● Things to do
1. From the CUDA graph capture text, list every value that the cache tracks for each entry.
2. Echo the part of the CUDA graph capture text between "CUDA Graph Capture" and "on subsequent calls.", inclusive.

● Text for analysis
CUDA Graph Capture for Recurring Query Execution Patterns

Priority: High | Target Version: v1.4.0 | Status: ✅ Infrastructure implemented

Eliminates repeated kernel-launch overhead for queries that share the same execution shape (operation type, row count, parameter profile) by capturing the kernel sequence once and replaying it on subsequent calls.

Implemented infrastructure:

✅ GPUGraphCache (include/themis/gpu/graph_cache.h, src/gpu/graph_cache.cpp) — LRU-bounded cache (max 32 entries) keyed on QueryShape (OpType × row_count × param_hash). Tracks capture_count, replay_count, and last_access for each entry.
✅ QueryShape + QueryShapeHash — FNV-1a–based identity and hash for recurring query patterns.

● Dataset section
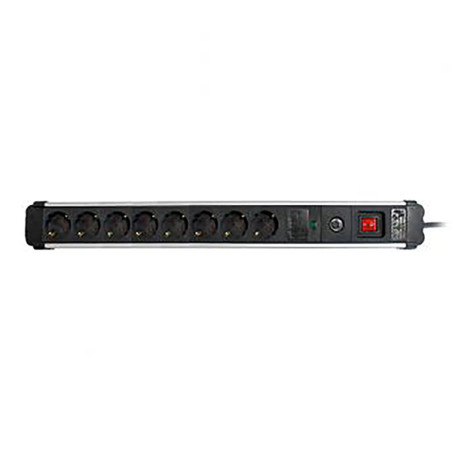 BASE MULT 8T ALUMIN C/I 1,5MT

● Problem solutions
1. capture_count, replay_count, last_access

2.
CUDA Graph Capture for Recurring Query Execution Patterns

Priority: High | Target Version: v1.4.0 | Status: ✅ Infrastructure implemented

Eliminates repeated kernel-launch overhead for queries that share the same execution shape (operation type, row count, parameter profile) by capturing the kernel sequence once and replaying it on subsequent calls.